Molte pagine sono proprio dedicate alla mancanza dell'affettività. Più ancora della fame e delle privazioni materiali, Antonielli descrive l'inappagabile bisogno dei prigionieri di calore umano, di affetto o anche semplicemente di un corpo di donna. Mancanze che conducono molti al suicidio, a disturbi mentali e finanche a perversioni sessuali. 
I soldati italiani prigionieri durante la Seconda guerra mondiale sono stati spesso negletti dalla politica e ignorati dai libri di scuola, pur essendo da sempre oggetto di interesse da parte degli storici. E neppure tutti sono stati trattati allo stesso modo; se infatti si è parlato molto dei prigionieri della campagna di Russia, solo da qualche anno è stato squarciato il velo di colpevole silenzio che circondava i cosiddetti I.M.I., coloro che per ostilità al fascismo furono internati nei campi tedeschi dopo l'otto settembre del 1943. La vicenda dei soldati italiani in India è tuttora ignorata dai più, sebbene sia pregna della stessa sofferenza. Antonielli, testimone diretto, si è fatto carico di raccontare con questo romanzo una storia che, pur collocandosi ai margini dei grandi avvenimenti del secondo conflitto mondiale, meritava di essere narrata per non essere dimenticata. È la storia dei vinti, di un'umanità dolente e lacera che tuttavia conserva un fondo insopprimibile e inalienabile di dignità.

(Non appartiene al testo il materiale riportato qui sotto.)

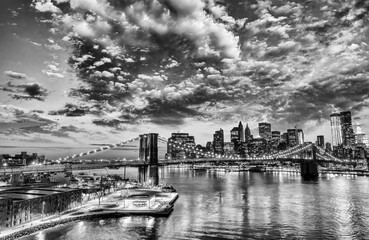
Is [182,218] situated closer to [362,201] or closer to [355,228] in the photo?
[355,228]

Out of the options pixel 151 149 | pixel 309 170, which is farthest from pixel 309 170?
pixel 151 149

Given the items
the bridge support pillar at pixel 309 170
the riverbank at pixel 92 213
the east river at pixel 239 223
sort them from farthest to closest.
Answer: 1. the bridge support pillar at pixel 309 170
2. the east river at pixel 239 223
3. the riverbank at pixel 92 213

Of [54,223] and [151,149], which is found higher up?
[151,149]

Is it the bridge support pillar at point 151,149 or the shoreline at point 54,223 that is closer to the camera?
the shoreline at point 54,223

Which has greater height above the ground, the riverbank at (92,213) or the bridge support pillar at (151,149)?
the bridge support pillar at (151,149)

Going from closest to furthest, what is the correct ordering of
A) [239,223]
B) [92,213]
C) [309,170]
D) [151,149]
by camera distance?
[239,223] < [92,213] < [151,149] < [309,170]

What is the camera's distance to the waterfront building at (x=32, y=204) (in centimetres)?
3194

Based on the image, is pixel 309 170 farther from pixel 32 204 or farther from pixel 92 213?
pixel 32 204

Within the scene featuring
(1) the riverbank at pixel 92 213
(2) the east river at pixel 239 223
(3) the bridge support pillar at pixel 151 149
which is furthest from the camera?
(3) the bridge support pillar at pixel 151 149

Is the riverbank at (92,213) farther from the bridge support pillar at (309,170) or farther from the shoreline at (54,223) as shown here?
the bridge support pillar at (309,170)

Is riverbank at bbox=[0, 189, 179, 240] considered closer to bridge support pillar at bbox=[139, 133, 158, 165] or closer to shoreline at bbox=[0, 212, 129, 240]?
shoreline at bbox=[0, 212, 129, 240]

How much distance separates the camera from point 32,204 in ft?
119

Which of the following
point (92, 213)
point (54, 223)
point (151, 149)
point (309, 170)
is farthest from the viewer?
point (309, 170)

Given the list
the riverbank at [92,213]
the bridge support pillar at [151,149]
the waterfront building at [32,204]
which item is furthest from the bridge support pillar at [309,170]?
the waterfront building at [32,204]
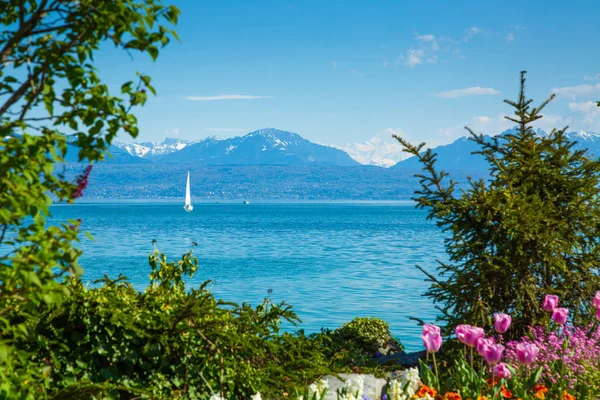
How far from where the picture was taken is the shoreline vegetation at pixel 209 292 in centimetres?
312

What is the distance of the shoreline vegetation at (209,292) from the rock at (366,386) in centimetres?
10

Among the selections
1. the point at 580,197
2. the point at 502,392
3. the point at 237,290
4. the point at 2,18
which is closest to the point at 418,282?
the point at 237,290

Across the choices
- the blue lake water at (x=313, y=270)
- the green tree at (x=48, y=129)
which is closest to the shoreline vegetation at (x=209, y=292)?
the green tree at (x=48, y=129)

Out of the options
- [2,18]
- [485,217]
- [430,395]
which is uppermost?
[2,18]

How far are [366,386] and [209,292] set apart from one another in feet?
5.12

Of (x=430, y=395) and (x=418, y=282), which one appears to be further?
(x=418, y=282)

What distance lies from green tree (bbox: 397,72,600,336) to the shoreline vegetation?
21 millimetres

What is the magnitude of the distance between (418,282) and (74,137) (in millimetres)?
26853

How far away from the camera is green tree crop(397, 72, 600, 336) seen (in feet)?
24.6

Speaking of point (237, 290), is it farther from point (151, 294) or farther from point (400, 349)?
point (151, 294)

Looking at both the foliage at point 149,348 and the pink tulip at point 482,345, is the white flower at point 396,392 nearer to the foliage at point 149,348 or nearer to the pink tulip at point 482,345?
the pink tulip at point 482,345

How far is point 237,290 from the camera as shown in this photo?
2716 cm

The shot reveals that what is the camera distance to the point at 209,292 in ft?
17.7

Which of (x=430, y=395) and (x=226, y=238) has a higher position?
(x=430, y=395)
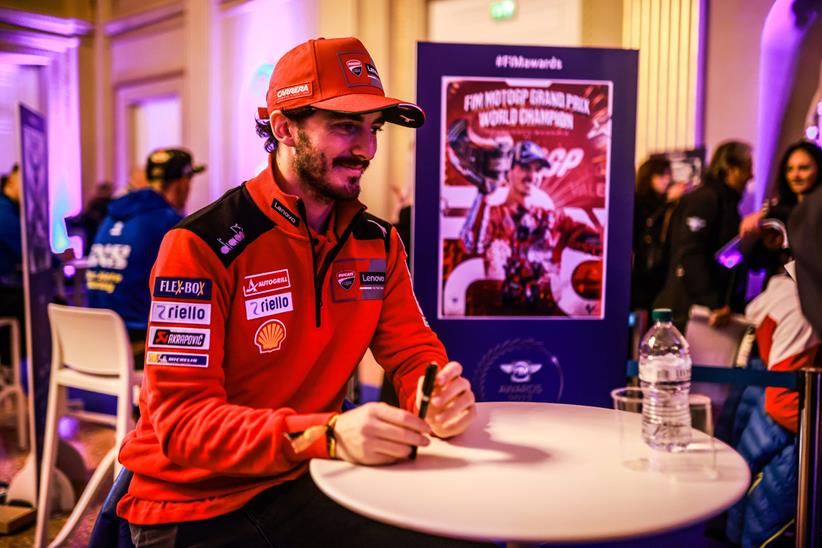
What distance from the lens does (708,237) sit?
12.1ft

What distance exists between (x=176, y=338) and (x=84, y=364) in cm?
166

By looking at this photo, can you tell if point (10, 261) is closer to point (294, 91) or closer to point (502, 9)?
point (502, 9)

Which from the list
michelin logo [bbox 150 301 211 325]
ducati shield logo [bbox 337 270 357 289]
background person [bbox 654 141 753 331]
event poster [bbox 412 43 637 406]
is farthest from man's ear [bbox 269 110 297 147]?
background person [bbox 654 141 753 331]

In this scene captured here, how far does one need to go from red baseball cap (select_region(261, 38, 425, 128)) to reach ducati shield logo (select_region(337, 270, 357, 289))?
1.04 ft

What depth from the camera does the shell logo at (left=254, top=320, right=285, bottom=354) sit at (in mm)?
1360

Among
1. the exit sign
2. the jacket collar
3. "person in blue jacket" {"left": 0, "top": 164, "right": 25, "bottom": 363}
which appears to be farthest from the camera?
the exit sign

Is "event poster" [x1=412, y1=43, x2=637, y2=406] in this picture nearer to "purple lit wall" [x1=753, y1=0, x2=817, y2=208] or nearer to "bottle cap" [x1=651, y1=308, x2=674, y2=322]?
"bottle cap" [x1=651, y1=308, x2=674, y2=322]

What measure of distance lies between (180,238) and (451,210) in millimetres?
1356

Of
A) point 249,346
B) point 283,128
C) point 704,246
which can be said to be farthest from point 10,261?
point 704,246

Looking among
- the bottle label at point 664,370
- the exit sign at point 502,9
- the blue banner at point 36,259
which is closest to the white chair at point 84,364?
the blue banner at point 36,259

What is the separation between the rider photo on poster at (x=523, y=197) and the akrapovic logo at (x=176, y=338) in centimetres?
139

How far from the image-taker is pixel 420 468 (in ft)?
3.69

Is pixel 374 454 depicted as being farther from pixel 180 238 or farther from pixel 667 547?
pixel 667 547

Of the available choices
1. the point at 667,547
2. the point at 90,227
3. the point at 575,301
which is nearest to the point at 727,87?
the point at 575,301
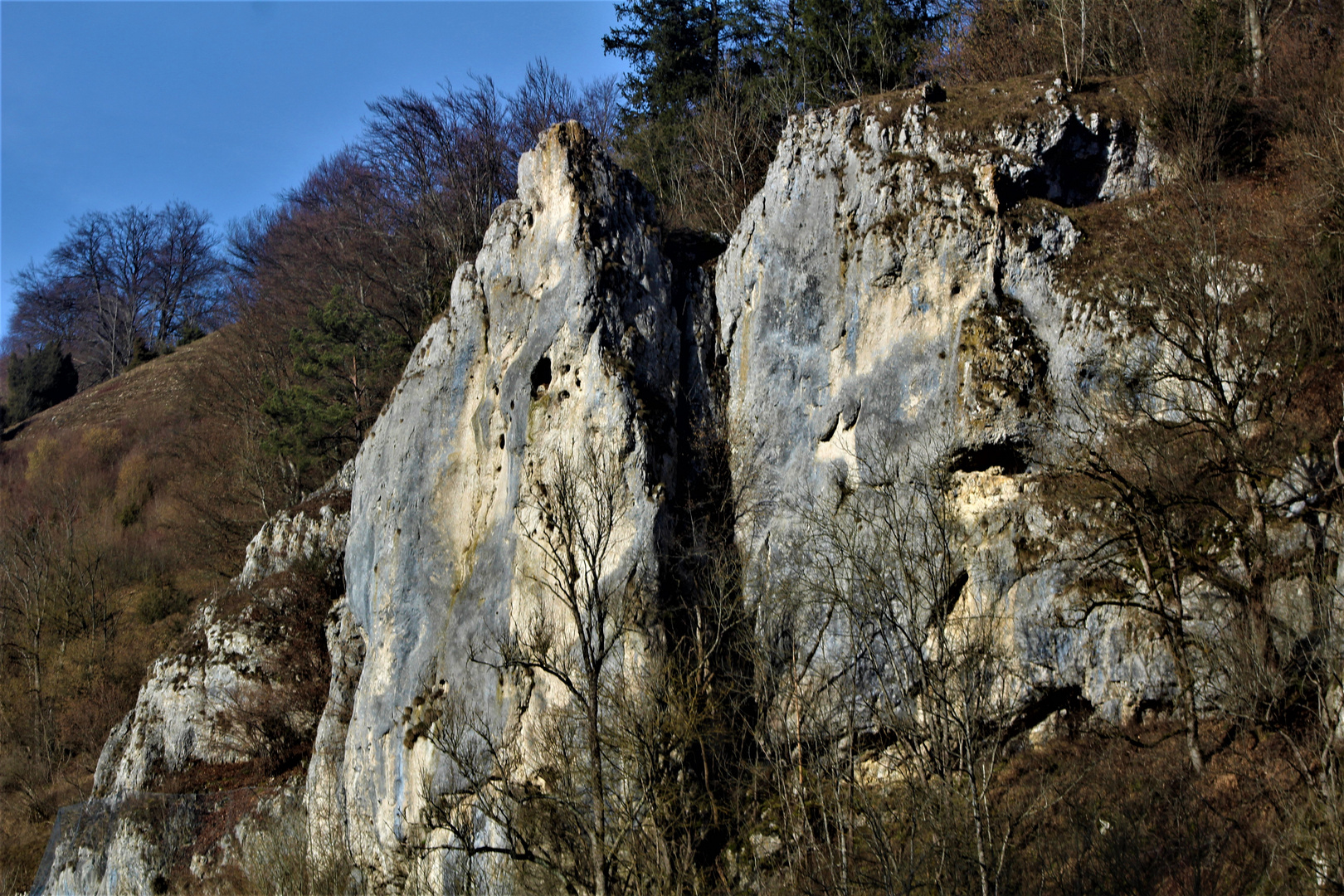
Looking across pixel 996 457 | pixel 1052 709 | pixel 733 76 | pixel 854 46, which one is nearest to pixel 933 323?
pixel 996 457

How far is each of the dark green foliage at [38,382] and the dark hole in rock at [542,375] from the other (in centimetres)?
4521

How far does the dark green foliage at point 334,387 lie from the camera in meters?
27.9

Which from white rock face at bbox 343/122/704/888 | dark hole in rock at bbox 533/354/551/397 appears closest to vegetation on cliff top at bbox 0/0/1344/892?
white rock face at bbox 343/122/704/888

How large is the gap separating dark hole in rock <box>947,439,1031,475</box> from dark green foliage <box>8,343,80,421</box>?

«Ora sapeva che, posto il muro, gli uomini stanno dalla parte di qua: dei vinti. Avrebbe potuto dire agli inglesi: in questo gioco ho perso, ma è il vostro, un gioco volgare. Al mio ho vinto. Chi sei tu che mi tieni qua chiuso, che pubblichi sui giornali, della mia terra, solo le notizie che la infamano; che dici alla radio, della mia terra, della mia gente, solo quanto serve ad umiliarle? Tu sei uno che, perché altri della tua gente, vestiti come te, m'hanno abbattuto con le armi, mi vieni vicino col passo fermo e col volto del padrone. Ma sai che in me qualcosa vive che non è entrato in lotta, che non hai neanche sfidato: il mio nome e cognome; l'anima mia, i sogni per gli anni a venire, l'affetto per la donna che ho lasciata là, per mia madre che muore, forse, mentre ti parlo, lontana da me tutti questi chilometri che m'hai fatto percorrere tra le baionette. E in questo lo sai che non puoi vincermi a quel tuo gioco di botti e rombi e razzi e carri armati. Se qui mi sfidassi potresti perdere. E ti senti a disagio. E mentre a parole mi offendi, non mi guardi negli occhi.»